# Variant Annotation Notebook

This notebook demonstrates annotation steps on synthetic genomic variant data.

**Note:** This uses synthetic data. For real data, you would use tools like ANNOVAR, VEP, or SnpEff.

In [None]:
import pandas as pd
import numpy as np
import matplotlib.pyplot as plt
import seaborn as sns

sns.set_style('whitegrid')
%matplotlib inline

## Load Synthetic Variant Data

In [None]:
# Load variants
variants_df = pd.read_csv('../data/synthetic/variants.csv')
print(f"Loaded {len(variants_df)} variants")
variants_df.head()

## Variant Statistics

In [None]:
# Gene distribution
print("\nVariants per gene:")
print(variants_df['gene'].value_counts())

In [None]:
# Pathogenicity distribution
plt.figure(figsize=(10, 6))
variants_df['pathogenicity'].value_counts().plot(kind='bar')
plt.title('Pathogenicity Distribution')
plt.xlabel('Pathogenicity')
plt.ylabel('Count')
plt.xticks(rotation=45)
plt.tight_layout()
plt.show()

## Annotation Process

### Real-World Annotation Steps:

1. **Functional Annotation**
   - Gene name and transcript
   - Variant consequence (missense, nonsense, frameshift, etc.)
   - Amino acid change

2. **Population Frequency**
   - gnomAD allele frequencies
   - 1000 Genomes data
   - ExAC database

3. **Pathogenicity Prediction**
   - CADD scores
   - PolyPhen-2
   - SIFT
   - REVEL

4. **Clinical Databases**
   - ClinVar pathogenicity
   - OMIM associations
   - HGMD mutations

5. **Conservation**
   - PhyloP scores
   - GERP scores

In [None]:
# Simulated annotation: add severity scores
def annotate_severity(row):
    """Assign severity score based on pathogenicity and impact"""
    severity = 0
    
    if row['pathogenicity'] == 'pathogenic':
        severity += 3
    elif row['pathogenicity'] == 'likely_pathogenic':
        severity += 2
    elif row['pathogenicity'] == 'VUS':
        severity += 1
    
    if row['impact'] == 'HIGH':
        severity += 2
    elif row['impact'] == 'MODERATE':
        severity += 1
    
    if row['cadd_score'] > 20:
        severity += 1
    
    return severity

variants_df['severity_score'] = variants_df.apply(annotate_severity, axis=1)
print("\nSeverity score distribution:")
print(variants_df['severity_score'].value_counts().sort_index())

## Filter Clinically Relevant Variants

In [None]:
# Filter for pathogenic/likely pathogenic
pathogenic_variants = variants_df[
    variants_df['pathogenicity'].isin(['pathogenic', 'likely_pathogenic'])
]

print(f"\nFound {len(pathogenic_variants)} pathogenic/likely pathogenic variants")
print(f"Affecting {pathogenic_variants['sample_id'].nunique()} samples")

pathogenic_variants.head()

## Key Hearing Loss Genes

In [None]:
# Focus on key genes
key_genes = ['GJB2', 'SLC26A4', 'OTOF', 'MYO7A']
key_gene_variants = variants_df[variants_df['gene'].isin(key_genes)]
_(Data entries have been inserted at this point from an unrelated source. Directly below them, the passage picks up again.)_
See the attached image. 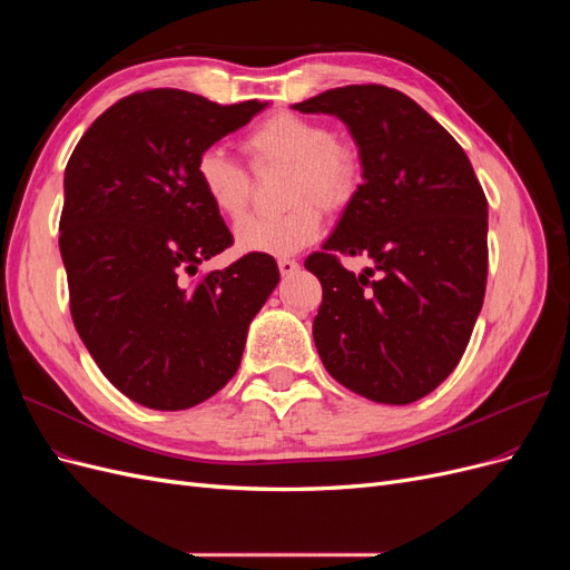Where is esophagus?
Masks as SVG:
<instances>
[{"mask_svg":"<svg viewBox=\"0 0 570 570\" xmlns=\"http://www.w3.org/2000/svg\"><path fill=\"white\" fill-rule=\"evenodd\" d=\"M278 268L283 275H292L299 271V264L295 262V258H278Z\"/></svg>","mask_w":570,"mask_h":570,"instance_id":"34e87169","label":"esophagus"}]
</instances>
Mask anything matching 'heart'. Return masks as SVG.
<instances>
[{"mask_svg": "<svg viewBox=\"0 0 570 570\" xmlns=\"http://www.w3.org/2000/svg\"><path fill=\"white\" fill-rule=\"evenodd\" d=\"M243 149L254 168L292 164L287 195L295 202L285 214L239 220L235 245L243 254L287 256L316 243L323 233V212L317 204L331 212L342 209L352 202L361 180L354 149L337 142L327 126L297 114L268 116L245 135ZM195 176L204 197L223 218L235 220L245 214L252 178L226 149L218 145L202 149Z\"/></svg>", "mask_w": 570, "mask_h": 570, "instance_id": "heart-1", "label": "heart"}]
</instances>
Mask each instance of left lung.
I'll return each instance as SVG.
<instances>
[{"mask_svg": "<svg viewBox=\"0 0 570 570\" xmlns=\"http://www.w3.org/2000/svg\"><path fill=\"white\" fill-rule=\"evenodd\" d=\"M292 109L337 116L364 170L335 230L304 262L323 285L314 318L323 366L371 402H416L456 368L482 308L485 193L454 137L385 85H347ZM361 253L373 269L354 276L338 264Z\"/></svg>", "mask_w": 570, "mask_h": 570, "instance_id": "1", "label": "left lung"}]
</instances>
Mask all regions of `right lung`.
Returning a JSON list of instances; mask_svg holds the SVG:
<instances>
[{
  "label": "right lung",
  "mask_w": 570,
  "mask_h": 570,
  "mask_svg": "<svg viewBox=\"0 0 570 570\" xmlns=\"http://www.w3.org/2000/svg\"><path fill=\"white\" fill-rule=\"evenodd\" d=\"M266 107L135 92L101 114L68 159L59 249L76 331L109 383L147 409H189L226 385L281 281L266 254L185 278L233 245L199 189V151Z\"/></svg>",
  "instance_id": "add662e5"
}]
</instances>
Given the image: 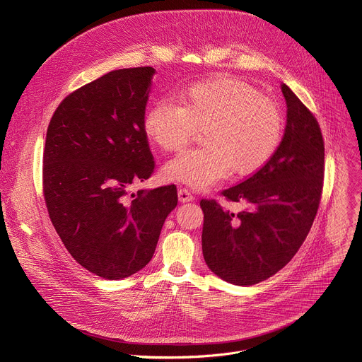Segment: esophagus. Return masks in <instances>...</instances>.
<instances>
[{
  "mask_svg": "<svg viewBox=\"0 0 362 362\" xmlns=\"http://www.w3.org/2000/svg\"><path fill=\"white\" fill-rule=\"evenodd\" d=\"M177 197H179V202H182V203L193 200V194L187 189H185V187L177 190Z\"/></svg>",
  "mask_w": 362,
  "mask_h": 362,
  "instance_id": "obj_1",
  "label": "esophagus"
}]
</instances>
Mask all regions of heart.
Returning a JSON list of instances; mask_svg holds the SVG:
<instances>
[{
	"label": "heart",
	"instance_id": "heart-1",
	"mask_svg": "<svg viewBox=\"0 0 362 362\" xmlns=\"http://www.w3.org/2000/svg\"><path fill=\"white\" fill-rule=\"evenodd\" d=\"M176 101H156L146 110V137L159 148L173 151L183 147L196 129H203L206 146L187 148L166 162L163 176L170 182L204 189L230 170L253 173L271 160L281 144V109L245 81L212 77L182 87Z\"/></svg>",
	"mask_w": 362,
	"mask_h": 362
}]
</instances>
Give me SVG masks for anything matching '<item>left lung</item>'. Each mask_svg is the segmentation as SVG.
<instances>
[{"label": "left lung", "instance_id": "left-lung-1", "mask_svg": "<svg viewBox=\"0 0 362 362\" xmlns=\"http://www.w3.org/2000/svg\"><path fill=\"white\" fill-rule=\"evenodd\" d=\"M286 127L271 160L222 194L247 208L239 214L200 200L202 250L221 279L249 286L281 271L311 229L322 192L324 140L320 124L286 86Z\"/></svg>", "mask_w": 362, "mask_h": 362}]
</instances>
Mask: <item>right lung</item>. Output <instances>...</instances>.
Masks as SVG:
<instances>
[{
    "label": "right lung",
    "mask_w": 362,
    "mask_h": 362,
    "mask_svg": "<svg viewBox=\"0 0 362 362\" xmlns=\"http://www.w3.org/2000/svg\"><path fill=\"white\" fill-rule=\"evenodd\" d=\"M153 67L110 71L67 95L47 129L44 197L74 259L105 279H123L153 257L175 185L129 193L154 160L143 117Z\"/></svg>",
    "instance_id": "obj_1"
}]
</instances>
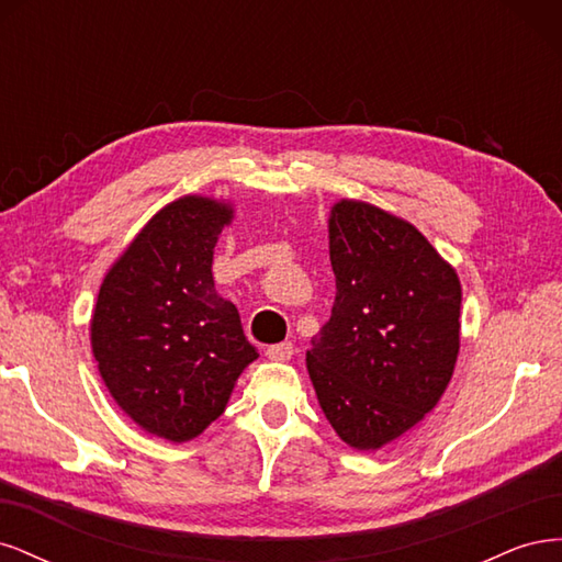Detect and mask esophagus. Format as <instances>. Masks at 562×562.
Wrapping results in <instances>:
<instances>
[{"label": "esophagus", "instance_id": "34e87169", "mask_svg": "<svg viewBox=\"0 0 562 562\" xmlns=\"http://www.w3.org/2000/svg\"><path fill=\"white\" fill-rule=\"evenodd\" d=\"M265 356L269 361H288L293 356V345L291 342H281V345H271L267 347Z\"/></svg>", "mask_w": 562, "mask_h": 562}]
</instances>
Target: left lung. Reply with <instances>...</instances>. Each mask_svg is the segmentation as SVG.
I'll return each instance as SVG.
<instances>
[{
    "label": "left lung",
    "mask_w": 562,
    "mask_h": 562,
    "mask_svg": "<svg viewBox=\"0 0 562 562\" xmlns=\"http://www.w3.org/2000/svg\"><path fill=\"white\" fill-rule=\"evenodd\" d=\"M335 304L307 370L323 415L353 450H380L431 413L459 353L462 285L407 220L339 199L328 217Z\"/></svg>",
    "instance_id": "left-lung-1"
}]
</instances>
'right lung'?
I'll list each match as a JSON object with an SVG mask.
<instances>
[{"label":"right lung","mask_w":562,"mask_h":562,"mask_svg":"<svg viewBox=\"0 0 562 562\" xmlns=\"http://www.w3.org/2000/svg\"><path fill=\"white\" fill-rule=\"evenodd\" d=\"M234 220L225 199L187 194L149 217L100 285L91 349L110 396L151 436L184 443L225 413L258 359L220 297L213 248Z\"/></svg>","instance_id":"1"}]
</instances>
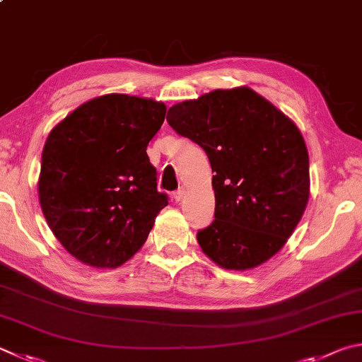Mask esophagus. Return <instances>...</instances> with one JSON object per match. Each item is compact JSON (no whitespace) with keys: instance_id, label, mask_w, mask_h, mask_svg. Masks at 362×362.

print(f"\nVariants in key hearing loss genes: {len(key_gene_variants)}")

# Plot by gene
plt.figure(figsize=(12, 6))
for gene in key_genes:
    gene_df = variants_df[variants_df['gene'] == gene]
    plt.hist(gene_df['cadd_score'], bins=20, alpha=0.5, label=gene)

plt.xlabel('CADD Score')
plt.ylabel('Count')
plt.title('CADD Score Distribution by Key Gene')
plt.legend()
plt.tight_layout()
plt.show()

## Export Annotated Variants

In [None]:
# Save annotated variants
output_path = '../data/synthetic/annotated_variants.csv'
variants_df.to_csv(output_path, index=False)
print(f"\nSaved annotated variants to {output_path}")

## Summary

This notebook demonstrated:
- Loading synthetic variant data
- Basic annotation steps
- Filtering for clinical relevance
- Focus on key hearing loss genes

For real data, use professional annotation tools and databases.